Return the records below from the line containing "kingdom: Animalia" onward, exactly, through and including the last line.

Provided entries:
-- -- --

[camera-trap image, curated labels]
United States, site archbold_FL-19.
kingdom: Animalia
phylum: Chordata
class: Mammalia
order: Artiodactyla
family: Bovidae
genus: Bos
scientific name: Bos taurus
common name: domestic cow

-- -- --

Written reply:
kingdom: Animalia
phylum: Chordata
class: Mammalia
order: Artiodactyla
family: Bovidae
genus: Bos
scientific name: Bos taurus
common name: domestic cow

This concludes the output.